The speed of sound - known as Mach 1, after the Austrian physicist and philosopher Ernst Mach - is different at different heights. At sea level, for example, it is 760 miles per hour. Above 36,000 feet, Mach 1 is reached at about 660 miles per hour.
The first known design for a complete lighter-than-air craft was made in 1670, by Francesco de Lana-Terzi, a Jesuit priest. The craft, shaped like a rowboat, was intended to "float on the atmosphere," with the aid of four copper spheres from which all air had been pumped. It was an idea that didn't get off the ground.
Not until Queen Elizabeth had been dead five years was the scene in Shakespeare's "Richard II" in which the king is deposed included in a printed text. In the Tudor lexicon, there was no greater sin than to attempt to depose an anointed king. Three printings of the play in Elizabeth's reign did not carry the scene.
Thousands of people poured by excursion trains into Palmetto, Ga., in 1899, to witness a lynching. Slices of the victim's heart were sold as souvenirs.
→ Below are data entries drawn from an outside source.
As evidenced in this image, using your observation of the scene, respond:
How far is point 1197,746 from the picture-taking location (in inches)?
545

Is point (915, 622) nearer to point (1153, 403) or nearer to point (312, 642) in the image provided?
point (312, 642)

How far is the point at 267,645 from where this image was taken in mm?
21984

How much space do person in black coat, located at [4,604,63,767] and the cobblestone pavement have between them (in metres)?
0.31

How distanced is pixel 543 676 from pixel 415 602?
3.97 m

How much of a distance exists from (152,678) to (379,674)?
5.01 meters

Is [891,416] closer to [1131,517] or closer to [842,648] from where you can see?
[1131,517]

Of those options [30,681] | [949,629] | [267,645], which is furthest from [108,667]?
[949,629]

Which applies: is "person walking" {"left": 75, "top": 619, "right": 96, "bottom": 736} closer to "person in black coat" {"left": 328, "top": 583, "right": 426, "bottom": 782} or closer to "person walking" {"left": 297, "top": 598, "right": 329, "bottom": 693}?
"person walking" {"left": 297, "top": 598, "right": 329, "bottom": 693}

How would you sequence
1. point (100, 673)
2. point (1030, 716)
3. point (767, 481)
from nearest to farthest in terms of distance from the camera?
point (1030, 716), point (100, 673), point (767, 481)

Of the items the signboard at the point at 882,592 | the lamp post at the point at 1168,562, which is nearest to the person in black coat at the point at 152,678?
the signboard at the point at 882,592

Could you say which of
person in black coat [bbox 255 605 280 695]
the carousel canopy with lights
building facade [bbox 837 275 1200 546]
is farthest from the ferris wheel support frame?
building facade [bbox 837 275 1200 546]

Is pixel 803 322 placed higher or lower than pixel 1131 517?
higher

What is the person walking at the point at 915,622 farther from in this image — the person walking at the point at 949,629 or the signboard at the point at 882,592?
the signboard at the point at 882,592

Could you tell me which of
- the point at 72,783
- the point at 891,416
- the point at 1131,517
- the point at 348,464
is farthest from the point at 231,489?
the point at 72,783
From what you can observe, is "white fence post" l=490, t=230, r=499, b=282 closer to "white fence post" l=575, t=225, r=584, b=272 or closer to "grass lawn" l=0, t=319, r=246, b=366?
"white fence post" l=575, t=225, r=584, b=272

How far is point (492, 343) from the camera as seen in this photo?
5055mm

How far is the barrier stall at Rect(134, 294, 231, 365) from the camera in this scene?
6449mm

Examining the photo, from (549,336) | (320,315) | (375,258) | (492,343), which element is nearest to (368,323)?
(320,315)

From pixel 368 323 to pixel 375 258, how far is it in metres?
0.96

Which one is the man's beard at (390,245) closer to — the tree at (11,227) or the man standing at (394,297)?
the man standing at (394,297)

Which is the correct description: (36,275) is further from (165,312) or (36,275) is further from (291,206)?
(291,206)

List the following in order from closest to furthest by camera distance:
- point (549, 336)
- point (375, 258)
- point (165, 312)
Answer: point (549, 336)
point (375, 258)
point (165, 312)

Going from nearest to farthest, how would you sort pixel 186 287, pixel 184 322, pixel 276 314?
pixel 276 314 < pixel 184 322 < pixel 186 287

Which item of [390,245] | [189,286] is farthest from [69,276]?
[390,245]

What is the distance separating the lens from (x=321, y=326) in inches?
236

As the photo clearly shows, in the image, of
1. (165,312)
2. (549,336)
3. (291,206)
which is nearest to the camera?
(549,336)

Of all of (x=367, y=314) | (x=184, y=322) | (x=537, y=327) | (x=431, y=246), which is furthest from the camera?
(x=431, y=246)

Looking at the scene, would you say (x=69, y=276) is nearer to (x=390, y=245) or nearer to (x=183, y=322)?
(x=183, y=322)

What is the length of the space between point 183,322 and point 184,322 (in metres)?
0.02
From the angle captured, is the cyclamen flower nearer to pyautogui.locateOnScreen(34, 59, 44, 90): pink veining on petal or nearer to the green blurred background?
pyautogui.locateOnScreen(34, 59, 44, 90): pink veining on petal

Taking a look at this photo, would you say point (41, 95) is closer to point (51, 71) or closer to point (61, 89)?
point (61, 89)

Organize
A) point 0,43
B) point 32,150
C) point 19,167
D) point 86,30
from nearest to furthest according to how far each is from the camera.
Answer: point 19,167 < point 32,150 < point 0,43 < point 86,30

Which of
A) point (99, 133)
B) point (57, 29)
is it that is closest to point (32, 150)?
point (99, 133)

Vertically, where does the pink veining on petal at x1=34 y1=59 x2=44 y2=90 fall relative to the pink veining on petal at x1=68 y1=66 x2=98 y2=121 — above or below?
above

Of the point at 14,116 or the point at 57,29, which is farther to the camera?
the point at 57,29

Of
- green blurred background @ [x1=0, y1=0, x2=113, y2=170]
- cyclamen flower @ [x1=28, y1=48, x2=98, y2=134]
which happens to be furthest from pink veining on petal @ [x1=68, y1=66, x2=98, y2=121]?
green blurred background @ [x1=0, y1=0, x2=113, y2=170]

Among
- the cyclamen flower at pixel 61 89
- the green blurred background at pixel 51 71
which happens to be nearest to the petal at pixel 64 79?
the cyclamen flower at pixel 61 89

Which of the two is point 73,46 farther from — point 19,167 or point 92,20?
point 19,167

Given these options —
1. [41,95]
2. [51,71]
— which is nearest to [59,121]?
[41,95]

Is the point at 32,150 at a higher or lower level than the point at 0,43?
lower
The first successful corneal transplant was performed as early as 1835 by a British army surgeon in India. His pet antelope had only one eye, and it had a badly scarred cornea. He removed a cornea from a newly killed antelope and successfully transplanted it into his pet's eye.
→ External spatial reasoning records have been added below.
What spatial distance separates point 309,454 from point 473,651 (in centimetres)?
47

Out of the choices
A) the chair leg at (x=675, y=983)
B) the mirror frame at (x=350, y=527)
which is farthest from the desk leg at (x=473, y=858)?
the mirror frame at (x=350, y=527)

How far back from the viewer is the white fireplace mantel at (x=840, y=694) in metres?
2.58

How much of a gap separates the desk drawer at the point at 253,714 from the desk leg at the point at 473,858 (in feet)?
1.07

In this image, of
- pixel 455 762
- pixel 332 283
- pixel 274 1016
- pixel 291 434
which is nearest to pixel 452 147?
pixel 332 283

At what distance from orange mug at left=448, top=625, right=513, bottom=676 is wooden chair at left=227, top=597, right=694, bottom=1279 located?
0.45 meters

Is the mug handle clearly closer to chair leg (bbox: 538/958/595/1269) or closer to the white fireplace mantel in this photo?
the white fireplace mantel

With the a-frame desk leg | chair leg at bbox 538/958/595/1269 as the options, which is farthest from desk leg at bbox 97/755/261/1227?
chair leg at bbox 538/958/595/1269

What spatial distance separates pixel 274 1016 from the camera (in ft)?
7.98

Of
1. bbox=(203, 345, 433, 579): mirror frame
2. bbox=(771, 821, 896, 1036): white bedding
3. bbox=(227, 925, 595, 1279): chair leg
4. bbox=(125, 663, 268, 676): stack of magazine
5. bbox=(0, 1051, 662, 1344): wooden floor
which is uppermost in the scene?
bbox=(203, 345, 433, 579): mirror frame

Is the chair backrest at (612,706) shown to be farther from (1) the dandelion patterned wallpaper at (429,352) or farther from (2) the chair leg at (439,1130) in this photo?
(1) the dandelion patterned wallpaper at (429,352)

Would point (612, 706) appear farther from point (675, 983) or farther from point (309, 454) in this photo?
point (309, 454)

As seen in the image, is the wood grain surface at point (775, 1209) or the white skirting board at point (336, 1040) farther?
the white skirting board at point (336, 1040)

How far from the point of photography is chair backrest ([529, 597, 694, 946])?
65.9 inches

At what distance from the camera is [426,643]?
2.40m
With the fall of Rome in the fifth century, medical teaching ceased to exist in Europe. However, the Arabs collected, studied and translated many Greek manuscripts on science and medicine, preserving them for future generations and making useful comments and additions.
Shiny metals such as tin or copper turn into black powders when ground fine. Aluminum is the exception.
A single-celled animal, the paramecium, divides in two when it is about 22 hours old. If a single paramecium began to divide on Jan. 1, and if all its offspring survived, its descendants would fill the volume of one cubic mile by March 7, and their combined volume would be as large as the Earth's by April 12.